--- Dataset entries ---
BEGIN
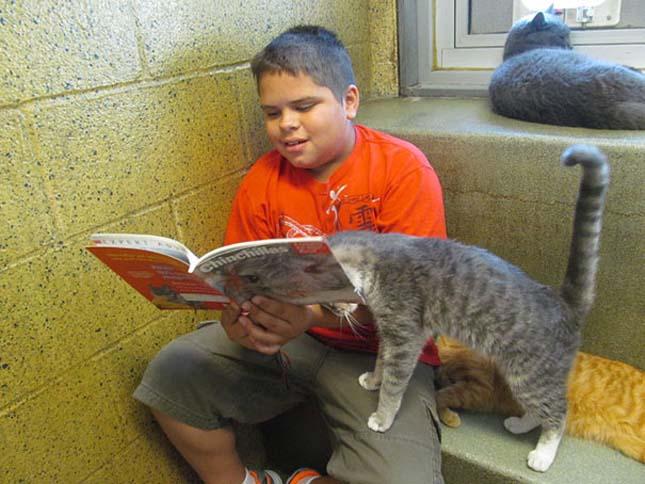 Felolvasás az állatmenhelyen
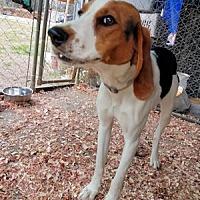 Adopt A Pet :: Della - Cleveland, OH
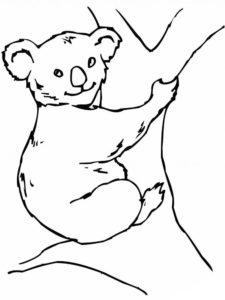 Медведи и мишки картинки раскраски (18)
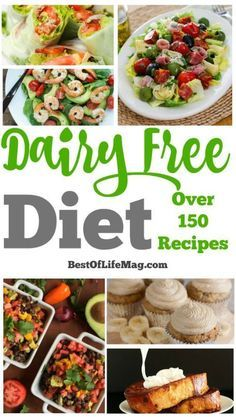 control of your dairy free diet with the ultimate list of recipes for every meal of the day!Take control of your dairy free diet with the ultimate list of recipes for every meal of the day! Lactose Free Recipes, Diet Recipes, Healthy Recipes, Cooking Recipes, Jello Recipes, Whole30 Recipes, Gluten Free, Dairy Free Meals, Dairy Free Recipes For Kids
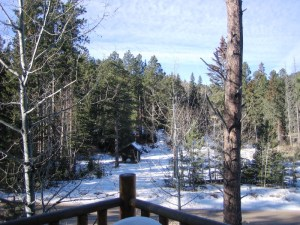 View from Daisy's Cabin.
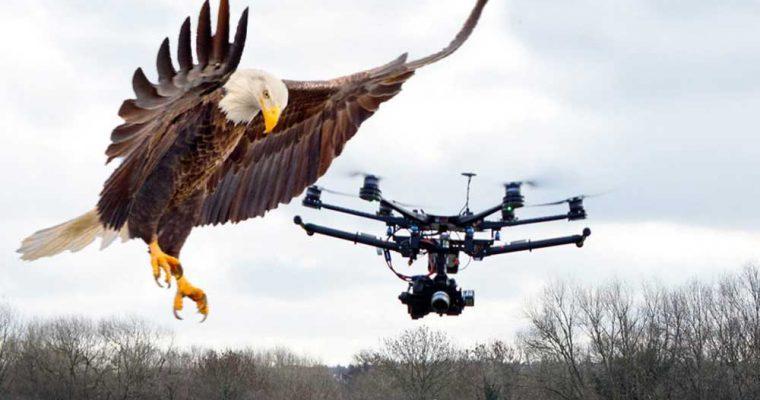 شکار پهپاد به وسیله عقاب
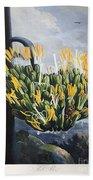 Thornton: Aloe Beach Sheet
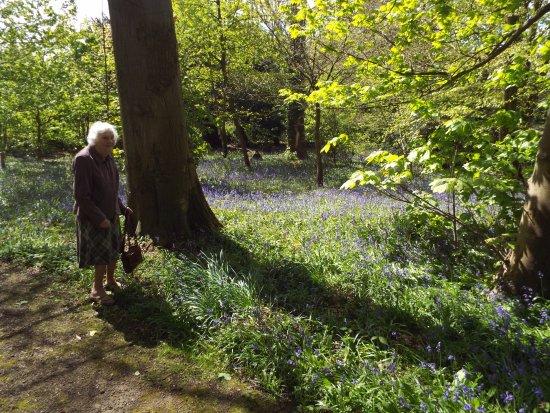 Great Barrow, UK: Bluebell Wood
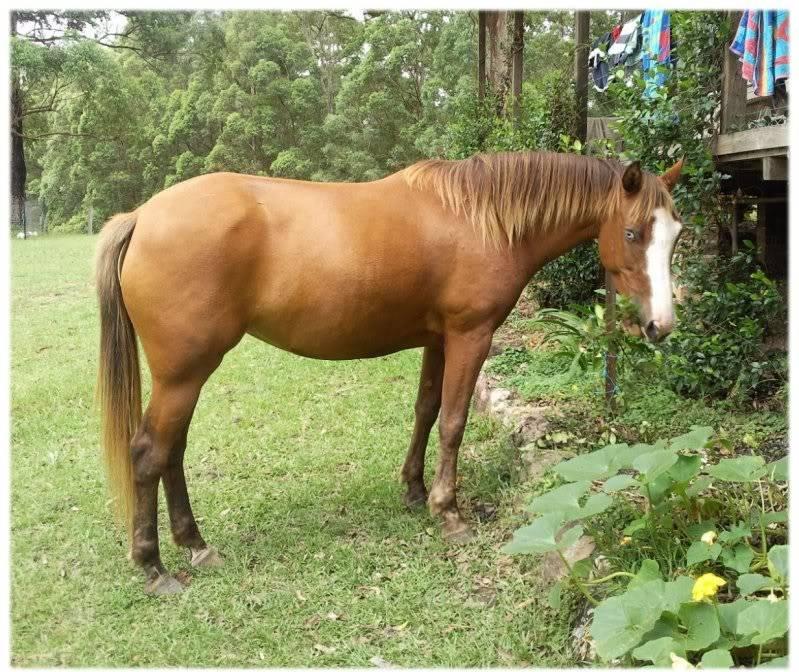 Silver Australian Stock horses 44ef81ed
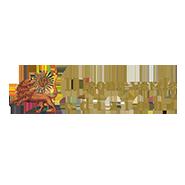 Logo di Il leone verde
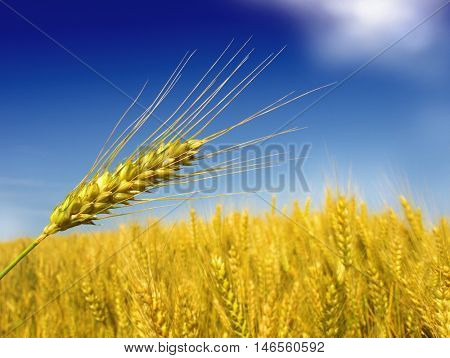 Closeup cropped image of a golden field of wheat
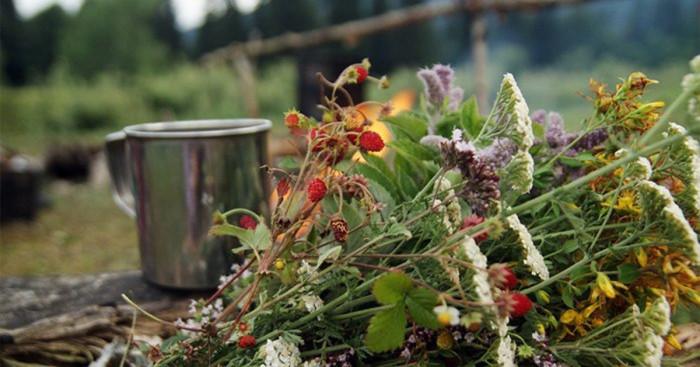 30 растений и трав для чая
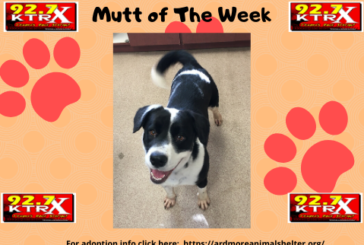 Shadow - Muttley's Mutt of the Week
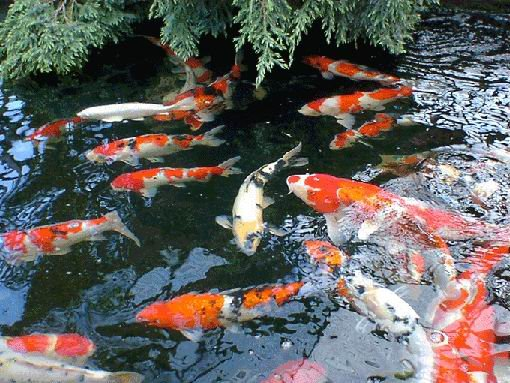 Aquarium lore koi for Koi tank size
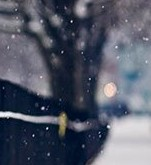 【Win7主题包下载Snow - 雪中的栅栏剪影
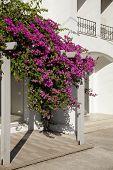 image of begonias  - Decorative aegean and mediterranian flower Begonia  - JPG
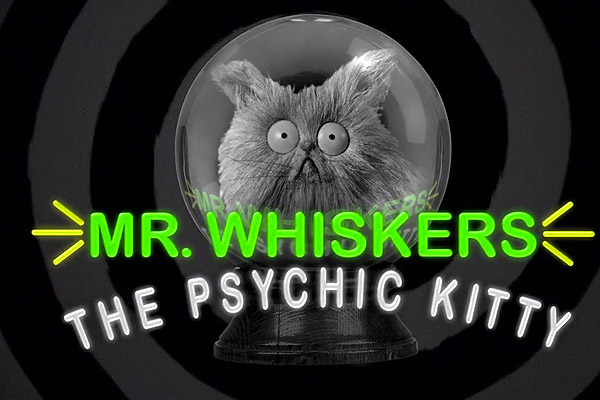 File:Whiskers psychic.jpeg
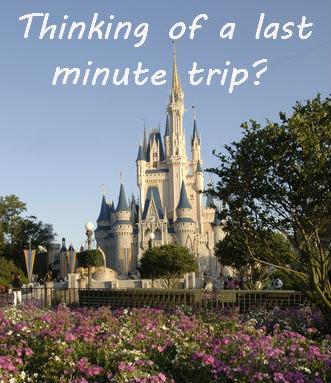 Are there any specials for a last minute trip to Disney?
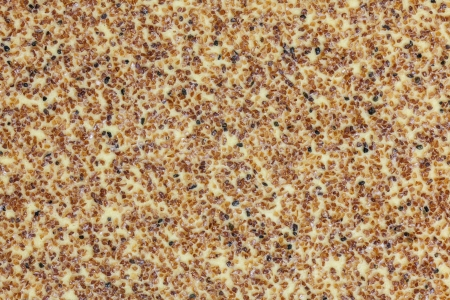 Sandpaper extreme macro background. Stock Photo - 20625188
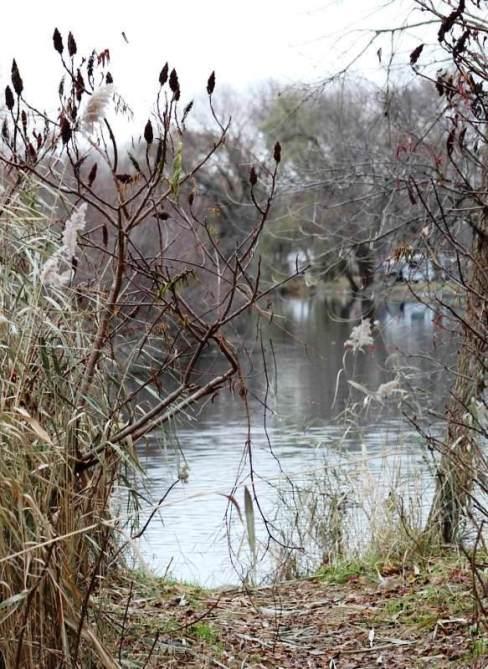 dead reeds.jpg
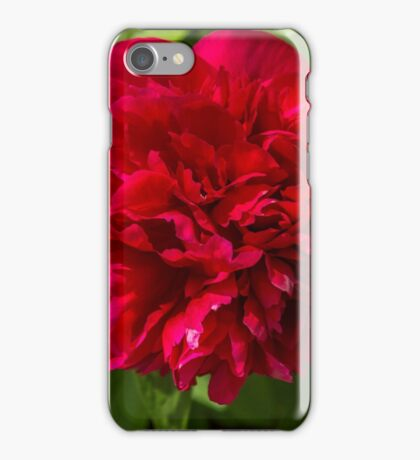 Peony Red iPhone Case/Skin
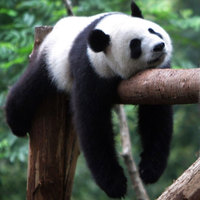 Panda on log   square profile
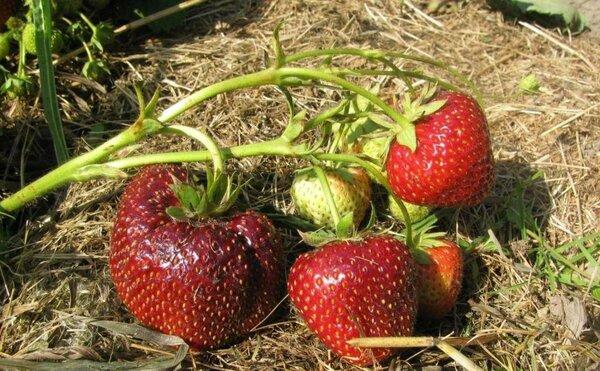 Гибрид земклубника: клубника и земляника в одной ягоде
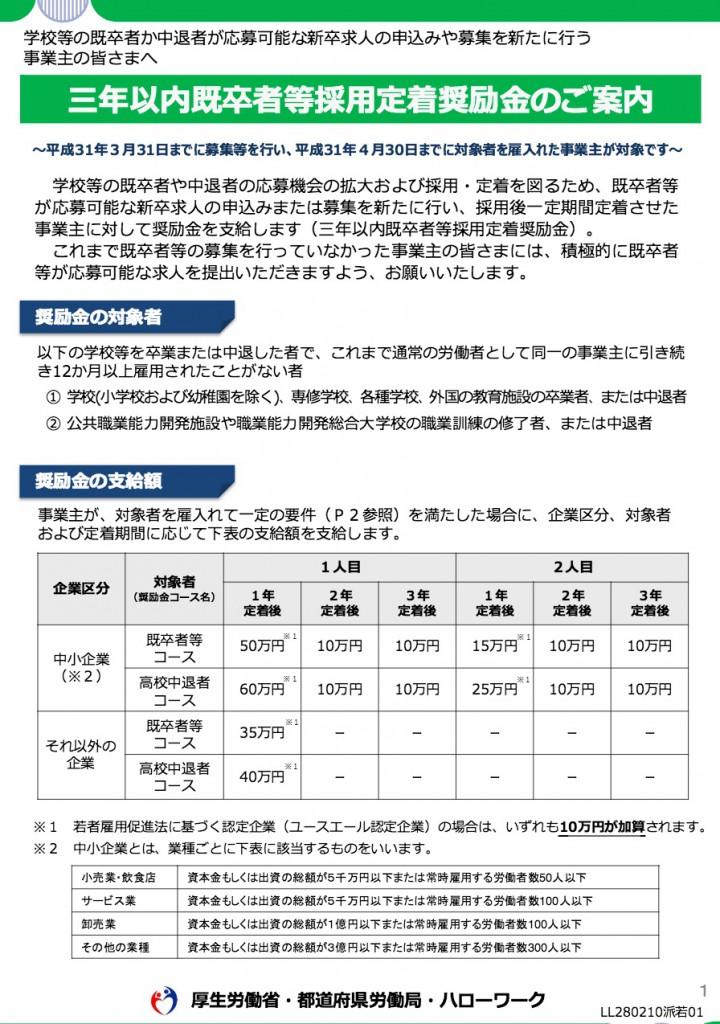 3年以内既卒者等採用定着奨励金の厚労省パンフ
END
--- WORK INSTRUCTION ---
Your reply should consist solely of the lines above from the line containing "Thornton: Aloe Beach Sheet" up to and including the line containing "Sandpaper extreme macro", reproduced exactly, minus the pictures.

--- SOLVED EXERCISE ---
 Thornton: Aloe Beach Sheet
 Great Barrow, UK: Bluebell Wood
 Silver Australian Stock horses 44ef81ed
 Logo di Il leone verde
 Closeup cropped image of a golden field of wheat
 30 растений и трав для чая
 Shadow - Muttley's Mutt of the Week
 Aquarium lore koi for Koi tank size
 【Win7主题包下载Snow - 雪中的栅栏剪影
 image of begonias  - Decorative aegean and mediterranian flower Begonia  - JPG
 File:Whiskers psychic.jpeg
 Are there any specials for a last minute trip to Disney?
 Sandpaper extreme macro background. Stock Photo - 20625188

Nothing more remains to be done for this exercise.